> Material to process:
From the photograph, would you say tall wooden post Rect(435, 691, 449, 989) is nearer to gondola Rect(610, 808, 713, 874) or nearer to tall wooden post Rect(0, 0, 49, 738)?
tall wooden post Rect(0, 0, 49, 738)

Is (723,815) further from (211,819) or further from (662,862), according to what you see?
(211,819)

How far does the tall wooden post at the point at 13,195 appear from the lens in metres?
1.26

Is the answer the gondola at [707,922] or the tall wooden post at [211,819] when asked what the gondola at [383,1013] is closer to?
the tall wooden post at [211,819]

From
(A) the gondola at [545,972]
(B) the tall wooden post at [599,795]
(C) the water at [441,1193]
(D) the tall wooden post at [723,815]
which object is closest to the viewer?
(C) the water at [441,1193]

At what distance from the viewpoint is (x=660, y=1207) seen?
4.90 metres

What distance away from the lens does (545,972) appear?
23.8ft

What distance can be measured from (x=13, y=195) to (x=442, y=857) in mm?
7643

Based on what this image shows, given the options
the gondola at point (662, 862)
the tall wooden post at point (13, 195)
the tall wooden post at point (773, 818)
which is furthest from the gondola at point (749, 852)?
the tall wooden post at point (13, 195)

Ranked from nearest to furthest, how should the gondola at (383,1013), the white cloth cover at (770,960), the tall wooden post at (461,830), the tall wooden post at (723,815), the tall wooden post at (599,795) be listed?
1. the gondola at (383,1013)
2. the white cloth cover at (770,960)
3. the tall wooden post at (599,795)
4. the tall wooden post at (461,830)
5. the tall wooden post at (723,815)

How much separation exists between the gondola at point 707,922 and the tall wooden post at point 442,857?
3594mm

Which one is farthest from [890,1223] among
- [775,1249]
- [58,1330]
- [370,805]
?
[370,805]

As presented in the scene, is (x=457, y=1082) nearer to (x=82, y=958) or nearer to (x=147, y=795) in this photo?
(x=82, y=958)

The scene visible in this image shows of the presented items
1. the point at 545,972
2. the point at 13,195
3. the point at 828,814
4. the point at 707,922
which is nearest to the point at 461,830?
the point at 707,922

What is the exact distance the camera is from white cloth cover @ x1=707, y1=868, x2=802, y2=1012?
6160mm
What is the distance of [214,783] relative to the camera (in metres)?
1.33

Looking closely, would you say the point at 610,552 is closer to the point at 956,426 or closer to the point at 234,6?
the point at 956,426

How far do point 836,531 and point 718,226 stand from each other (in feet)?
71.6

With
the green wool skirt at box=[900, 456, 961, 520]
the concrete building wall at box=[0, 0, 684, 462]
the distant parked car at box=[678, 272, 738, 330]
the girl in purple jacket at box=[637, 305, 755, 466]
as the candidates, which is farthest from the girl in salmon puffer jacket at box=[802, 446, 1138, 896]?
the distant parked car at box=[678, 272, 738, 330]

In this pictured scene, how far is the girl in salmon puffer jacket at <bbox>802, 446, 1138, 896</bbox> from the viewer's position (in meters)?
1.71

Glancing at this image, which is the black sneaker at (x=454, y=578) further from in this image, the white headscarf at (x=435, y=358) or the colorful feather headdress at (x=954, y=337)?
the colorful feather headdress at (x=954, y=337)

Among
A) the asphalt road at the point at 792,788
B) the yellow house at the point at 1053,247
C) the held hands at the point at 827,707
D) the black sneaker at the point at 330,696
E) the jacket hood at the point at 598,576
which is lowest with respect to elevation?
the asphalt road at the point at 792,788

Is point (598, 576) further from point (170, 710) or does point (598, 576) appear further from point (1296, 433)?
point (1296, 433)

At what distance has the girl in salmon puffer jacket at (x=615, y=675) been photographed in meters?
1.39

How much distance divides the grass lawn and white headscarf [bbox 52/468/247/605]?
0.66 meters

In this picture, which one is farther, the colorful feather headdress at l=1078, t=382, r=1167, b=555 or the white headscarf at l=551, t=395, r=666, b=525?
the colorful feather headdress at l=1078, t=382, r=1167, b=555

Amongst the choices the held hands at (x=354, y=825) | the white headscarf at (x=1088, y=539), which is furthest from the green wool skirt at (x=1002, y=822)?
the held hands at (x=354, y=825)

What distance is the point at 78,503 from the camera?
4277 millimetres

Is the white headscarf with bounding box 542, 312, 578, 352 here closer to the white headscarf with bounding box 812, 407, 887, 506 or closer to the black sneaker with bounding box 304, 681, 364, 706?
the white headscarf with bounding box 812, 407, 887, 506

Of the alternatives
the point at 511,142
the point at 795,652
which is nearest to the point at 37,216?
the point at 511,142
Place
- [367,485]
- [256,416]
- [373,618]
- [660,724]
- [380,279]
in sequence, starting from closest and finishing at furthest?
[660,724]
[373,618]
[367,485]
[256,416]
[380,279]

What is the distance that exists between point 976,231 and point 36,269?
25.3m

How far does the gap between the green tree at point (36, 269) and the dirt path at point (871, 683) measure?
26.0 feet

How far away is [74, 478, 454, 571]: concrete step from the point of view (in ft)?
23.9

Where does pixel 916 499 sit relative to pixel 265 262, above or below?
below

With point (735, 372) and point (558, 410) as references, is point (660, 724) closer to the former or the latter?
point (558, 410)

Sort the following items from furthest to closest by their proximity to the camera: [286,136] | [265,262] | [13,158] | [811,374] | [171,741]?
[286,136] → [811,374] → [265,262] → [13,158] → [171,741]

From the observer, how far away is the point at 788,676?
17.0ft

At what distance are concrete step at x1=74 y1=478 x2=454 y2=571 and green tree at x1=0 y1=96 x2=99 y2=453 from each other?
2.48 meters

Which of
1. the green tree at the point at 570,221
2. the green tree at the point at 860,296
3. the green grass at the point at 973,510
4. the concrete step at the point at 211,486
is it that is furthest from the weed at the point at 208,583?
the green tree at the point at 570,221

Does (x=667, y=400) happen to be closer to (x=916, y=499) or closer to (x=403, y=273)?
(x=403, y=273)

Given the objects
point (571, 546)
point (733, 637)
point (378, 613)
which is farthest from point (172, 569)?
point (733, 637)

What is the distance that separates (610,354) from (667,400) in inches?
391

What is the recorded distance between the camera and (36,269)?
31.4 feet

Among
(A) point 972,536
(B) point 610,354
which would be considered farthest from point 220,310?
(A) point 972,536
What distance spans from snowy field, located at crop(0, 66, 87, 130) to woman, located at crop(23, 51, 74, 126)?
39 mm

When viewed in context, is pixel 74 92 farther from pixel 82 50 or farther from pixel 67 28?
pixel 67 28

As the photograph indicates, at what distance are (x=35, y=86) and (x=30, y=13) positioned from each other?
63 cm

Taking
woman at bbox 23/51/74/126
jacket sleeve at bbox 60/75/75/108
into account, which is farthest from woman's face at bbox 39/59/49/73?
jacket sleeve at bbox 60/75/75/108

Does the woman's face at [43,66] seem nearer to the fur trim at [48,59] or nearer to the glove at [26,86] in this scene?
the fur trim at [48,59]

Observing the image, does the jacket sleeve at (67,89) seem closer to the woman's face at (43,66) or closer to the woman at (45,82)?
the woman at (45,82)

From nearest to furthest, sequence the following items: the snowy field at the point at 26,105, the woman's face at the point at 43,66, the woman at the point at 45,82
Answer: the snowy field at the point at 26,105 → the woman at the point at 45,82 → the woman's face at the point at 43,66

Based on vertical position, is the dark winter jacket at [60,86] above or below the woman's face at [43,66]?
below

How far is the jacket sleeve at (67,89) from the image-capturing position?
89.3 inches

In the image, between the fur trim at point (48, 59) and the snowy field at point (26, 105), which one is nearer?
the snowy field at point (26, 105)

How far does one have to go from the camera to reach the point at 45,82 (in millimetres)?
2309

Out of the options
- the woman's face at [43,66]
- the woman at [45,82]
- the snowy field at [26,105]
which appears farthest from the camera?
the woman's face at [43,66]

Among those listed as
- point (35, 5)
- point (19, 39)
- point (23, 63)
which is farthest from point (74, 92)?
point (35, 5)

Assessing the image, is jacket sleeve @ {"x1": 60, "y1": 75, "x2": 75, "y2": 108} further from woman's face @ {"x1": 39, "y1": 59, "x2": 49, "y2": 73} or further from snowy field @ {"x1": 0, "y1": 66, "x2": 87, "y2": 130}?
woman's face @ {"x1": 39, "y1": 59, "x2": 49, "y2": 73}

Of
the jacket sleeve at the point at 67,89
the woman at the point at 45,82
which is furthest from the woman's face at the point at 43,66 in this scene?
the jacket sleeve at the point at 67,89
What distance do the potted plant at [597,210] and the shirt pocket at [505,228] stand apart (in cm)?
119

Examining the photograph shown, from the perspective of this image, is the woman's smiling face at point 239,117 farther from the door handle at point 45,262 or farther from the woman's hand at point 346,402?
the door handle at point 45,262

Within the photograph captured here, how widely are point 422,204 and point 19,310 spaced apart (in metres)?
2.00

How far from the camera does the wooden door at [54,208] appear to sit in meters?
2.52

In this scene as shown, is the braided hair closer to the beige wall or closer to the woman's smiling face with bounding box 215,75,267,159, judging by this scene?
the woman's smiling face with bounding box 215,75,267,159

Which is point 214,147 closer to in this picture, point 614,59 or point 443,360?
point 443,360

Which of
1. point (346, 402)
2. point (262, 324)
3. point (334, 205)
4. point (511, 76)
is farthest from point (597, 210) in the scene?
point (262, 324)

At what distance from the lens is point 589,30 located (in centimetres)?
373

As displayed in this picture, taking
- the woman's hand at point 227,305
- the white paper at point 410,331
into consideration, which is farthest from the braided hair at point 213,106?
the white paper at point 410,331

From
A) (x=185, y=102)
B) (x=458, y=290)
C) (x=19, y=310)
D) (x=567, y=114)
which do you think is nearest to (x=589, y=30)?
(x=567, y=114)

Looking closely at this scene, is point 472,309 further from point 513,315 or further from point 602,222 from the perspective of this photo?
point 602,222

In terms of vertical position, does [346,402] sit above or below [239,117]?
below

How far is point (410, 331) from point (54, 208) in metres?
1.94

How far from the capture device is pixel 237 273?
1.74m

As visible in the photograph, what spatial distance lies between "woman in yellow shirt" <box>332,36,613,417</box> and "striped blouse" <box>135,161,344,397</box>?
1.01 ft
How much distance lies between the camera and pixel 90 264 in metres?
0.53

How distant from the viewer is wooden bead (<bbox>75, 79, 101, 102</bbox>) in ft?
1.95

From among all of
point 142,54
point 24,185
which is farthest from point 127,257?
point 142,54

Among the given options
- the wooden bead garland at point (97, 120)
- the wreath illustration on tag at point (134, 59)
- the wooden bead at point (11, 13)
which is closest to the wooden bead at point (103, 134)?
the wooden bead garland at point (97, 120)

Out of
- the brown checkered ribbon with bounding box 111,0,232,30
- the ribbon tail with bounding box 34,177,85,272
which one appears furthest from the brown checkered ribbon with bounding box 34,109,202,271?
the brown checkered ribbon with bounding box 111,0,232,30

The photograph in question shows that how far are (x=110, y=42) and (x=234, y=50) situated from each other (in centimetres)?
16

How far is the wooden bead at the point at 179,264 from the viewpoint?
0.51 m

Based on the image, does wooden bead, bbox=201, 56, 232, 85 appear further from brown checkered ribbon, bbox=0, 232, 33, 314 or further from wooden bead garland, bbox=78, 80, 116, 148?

> Exercise brief:
Copy out the part of the listing that begins at the line containing "Of the alternatives" and ends with the line containing "2.48 meters", both of those lines included. Reproduce every line in that span without any change.

> Written answer:
Of the alternatives
the point at 511,142
the point at 795,652
which is nearest to the point at 37,216?
the point at 511,142
Place
- [367,485]
- [256,416]
- [373,618]
- [660,724]
- [380,279]
in sequence, starting from closest and finishing at furthest?
[660,724]
[373,618]
[367,485]
[256,416]
[380,279]

What is the distance that exists between point 976,231 and point 36,269?
25.3m

How far does the gap between the green tree at point (36, 269) and the dirt path at point (871, 683) measure?
26.0 feet

How far away is [74, 478, 454, 571]: concrete step from the point of view (in ft)?
23.9

Where does pixel 916 499 sit relative to pixel 265 262, above or below?
below

With point (735, 372) and point (558, 410) as references, is point (660, 724) closer to the former or the latter?
point (558, 410)

Sort the following items from furthest to closest by their proximity to the camera: [286,136] | [265,262] | [13,158] | [811,374] | [171,741]?
[286,136] → [811,374] → [265,262] → [13,158] → [171,741]

From the observer, how far away is the point at 788,676?
17.0ft

At what distance are concrete step at x1=74 y1=478 x2=454 y2=571 and green tree at x1=0 y1=96 x2=99 y2=453 from each other?
2.48 meters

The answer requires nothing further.